LIVE eye

Show of strength

REVIEW

JULIANA HATFIELD

Tuesday, Nov. 18. Lee's Palace.

BY C.J. O'CONNOR

For one brief heartbeat in the decade's early days, the culture went dizzyingly sane; a Sassy subscription in every girl's stocking, a guitar in every chickstar's hand and in every active mind the conviction that Girl Power was just not measurable in platform-heel thickness. L7 had the riffs, Bratmobile had the zines, Liz Phair had the, um, ironic sexuality. But way up in Duxbury, Mass., Juliana Hatfield had something much, much more.

She had the sugar-seeming voice, the quasi-teenagerisms and poptastic chord progressions but put them to self-doubt ("Ugly"), isolation ("Outsider") and obsessive self-control ("Feed Me" and its opener "Oh, baby, if you only knew/ Now I'm down to 102"). She also had -- in "Nirvana" and "Spin The Bottle"-- the purest moments of joy. She had a beauty that ratty jeans and Texaco-station shirts only intensified. She was, in short, brilliantly complex and contradictory, and when she slipped off Mammoth/Atlantic and into two years' near-silence after Only Everything, some of us nearly had to go on lithium.

But sometimes, when you really, really need them, your heroes come back...

Lee's Palace, Nov. 18th, pre-soundcheck: "It's like a deliberate bit of hibernation," muses Juliana, thoughtfully blowing a Bazooka-bubble the size of her head. "Too much of the industry can wear at your soul, so I just took some time to work on my music without any scrutiny. I did do some tours of Australia, I had some gigs on Lilith Fair, and I've kept playing... just not so much in the public eye. I'm gaining strength, so I'll be able to put this record out and go into the world and bring it to the people, y'know? I will have built up enough strength and thick skin to be able to do that better next time."
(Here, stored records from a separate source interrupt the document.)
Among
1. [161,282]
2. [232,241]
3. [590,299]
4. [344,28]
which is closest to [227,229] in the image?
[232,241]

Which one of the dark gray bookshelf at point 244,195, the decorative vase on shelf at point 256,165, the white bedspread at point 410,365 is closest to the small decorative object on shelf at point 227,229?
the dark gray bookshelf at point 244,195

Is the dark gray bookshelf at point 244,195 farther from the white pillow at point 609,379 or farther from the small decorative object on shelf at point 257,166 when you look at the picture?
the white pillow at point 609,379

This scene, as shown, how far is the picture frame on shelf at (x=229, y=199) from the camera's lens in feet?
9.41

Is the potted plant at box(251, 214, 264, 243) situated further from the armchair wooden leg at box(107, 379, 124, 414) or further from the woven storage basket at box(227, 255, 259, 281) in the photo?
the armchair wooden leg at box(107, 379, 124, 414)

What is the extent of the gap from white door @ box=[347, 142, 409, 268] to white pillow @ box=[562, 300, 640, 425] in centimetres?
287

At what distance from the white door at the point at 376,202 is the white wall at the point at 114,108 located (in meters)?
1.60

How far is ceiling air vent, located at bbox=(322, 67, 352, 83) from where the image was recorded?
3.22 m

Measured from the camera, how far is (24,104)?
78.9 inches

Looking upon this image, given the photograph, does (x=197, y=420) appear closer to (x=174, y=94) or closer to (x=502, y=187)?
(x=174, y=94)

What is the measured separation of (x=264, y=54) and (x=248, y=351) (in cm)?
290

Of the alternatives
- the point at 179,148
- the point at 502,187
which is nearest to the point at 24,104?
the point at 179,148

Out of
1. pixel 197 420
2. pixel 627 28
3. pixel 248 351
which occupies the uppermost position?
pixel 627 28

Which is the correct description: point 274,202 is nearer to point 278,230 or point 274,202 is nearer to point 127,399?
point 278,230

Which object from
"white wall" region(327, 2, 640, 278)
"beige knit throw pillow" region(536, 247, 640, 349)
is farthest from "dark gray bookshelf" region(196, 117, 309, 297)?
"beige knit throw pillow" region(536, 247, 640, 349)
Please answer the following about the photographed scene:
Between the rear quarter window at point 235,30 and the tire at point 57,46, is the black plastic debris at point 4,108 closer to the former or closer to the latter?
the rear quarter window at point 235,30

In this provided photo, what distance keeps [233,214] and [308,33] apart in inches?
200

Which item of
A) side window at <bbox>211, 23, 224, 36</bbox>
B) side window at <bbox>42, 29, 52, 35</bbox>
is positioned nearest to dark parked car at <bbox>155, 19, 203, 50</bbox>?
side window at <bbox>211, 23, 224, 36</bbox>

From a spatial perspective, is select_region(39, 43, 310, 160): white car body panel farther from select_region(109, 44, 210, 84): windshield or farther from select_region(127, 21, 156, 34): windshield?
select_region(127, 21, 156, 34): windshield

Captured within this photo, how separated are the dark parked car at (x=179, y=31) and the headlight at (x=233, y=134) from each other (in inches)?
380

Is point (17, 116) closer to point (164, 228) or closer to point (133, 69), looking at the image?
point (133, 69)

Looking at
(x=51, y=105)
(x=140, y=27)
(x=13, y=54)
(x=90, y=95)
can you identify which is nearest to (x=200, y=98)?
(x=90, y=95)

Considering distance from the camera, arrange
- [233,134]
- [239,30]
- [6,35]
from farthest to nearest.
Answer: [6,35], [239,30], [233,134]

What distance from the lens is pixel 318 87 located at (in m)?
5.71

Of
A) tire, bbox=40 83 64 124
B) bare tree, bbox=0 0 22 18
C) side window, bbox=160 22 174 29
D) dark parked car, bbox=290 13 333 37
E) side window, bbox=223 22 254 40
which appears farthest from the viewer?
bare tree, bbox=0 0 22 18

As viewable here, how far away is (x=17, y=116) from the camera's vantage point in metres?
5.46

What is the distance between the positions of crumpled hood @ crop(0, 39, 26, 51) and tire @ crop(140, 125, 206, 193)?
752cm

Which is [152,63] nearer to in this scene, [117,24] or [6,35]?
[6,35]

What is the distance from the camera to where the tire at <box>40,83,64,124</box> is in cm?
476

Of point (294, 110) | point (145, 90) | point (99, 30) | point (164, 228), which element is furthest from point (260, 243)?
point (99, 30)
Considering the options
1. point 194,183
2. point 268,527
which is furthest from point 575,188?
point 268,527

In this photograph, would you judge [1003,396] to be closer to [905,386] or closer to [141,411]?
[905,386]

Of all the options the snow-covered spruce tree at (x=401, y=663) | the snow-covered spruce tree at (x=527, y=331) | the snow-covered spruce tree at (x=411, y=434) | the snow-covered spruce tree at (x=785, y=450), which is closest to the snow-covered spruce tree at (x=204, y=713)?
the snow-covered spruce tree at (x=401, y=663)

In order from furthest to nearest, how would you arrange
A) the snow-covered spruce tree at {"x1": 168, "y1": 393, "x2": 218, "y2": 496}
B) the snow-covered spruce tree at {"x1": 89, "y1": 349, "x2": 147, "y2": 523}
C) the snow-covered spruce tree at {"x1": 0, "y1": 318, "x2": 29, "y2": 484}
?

Two years' freedom from Are-You-Really-A-Virgin? and What's-That-Dando-Guy-Like? have helped her create her predictably awesome new EP on Bar None, Please Do Not Disturb (a foretaste of her nearly completed album). They've also helped her re-evalute -- and, on "Sellout," articulate -- her ambivalence about that ole soul-crusher, the music industry. That song is "pointing the finger at someone who's letting himself -- or herself -- be taken advantage of," she says. "But I think it's more sympathetic than 'Rider' [a stab at groupies ca. '93] cos I'm saying I could see how that could happen, how someone could lose themselves by listening to someone who's really convincing, but having it backfire and winding up worse off than at the beginning. I think I'm sympathetic to that, cos I see it happening to people I know... and people I don't know. It happens all the time, and I think it's really sad and I don't want it to happen to me."

Lee's Palace, Showtime: No worries, Jules: Lee's is jammed. And out she comes, radiant in battered Docs, jeans of no-fixed-color-tonality and sky-blue Airforce shirt. She strolls nonchalantly forward, belts on her old-faithful SG and counts her Devo-suited sidemen into "I Got No Idols." All hearts surge toward the woman swaying side-to-side in some world of her own invention which -- still -- connects from the second she pushes That Voice into the sugar-coated stratosphere. Sudden roars of applause and then -- even more suddenly -- silence. We're too overawed to speak.

"You're all so quiet," she teases, before heading into "Outsider." "But that's cool. I do that. Even if I really love the band I'll just... stand there."

We need no goading. "Fleur de Lys," "Dumb Fun" and most of Only Everything spring forth, sparks utterly undimmed, to huge applause but paradoxically timid whoops (we are still, after all, Juliana Hatfield fans). We get "My Sister" and a heart-knotting solo "Spin The Bottle," and Jules -- modest, sideways-glancing, teenager-voiced yet still indomitable -- is there, back centrestage, just daring anyone to take it away from her. Captain Hatfield... my hero.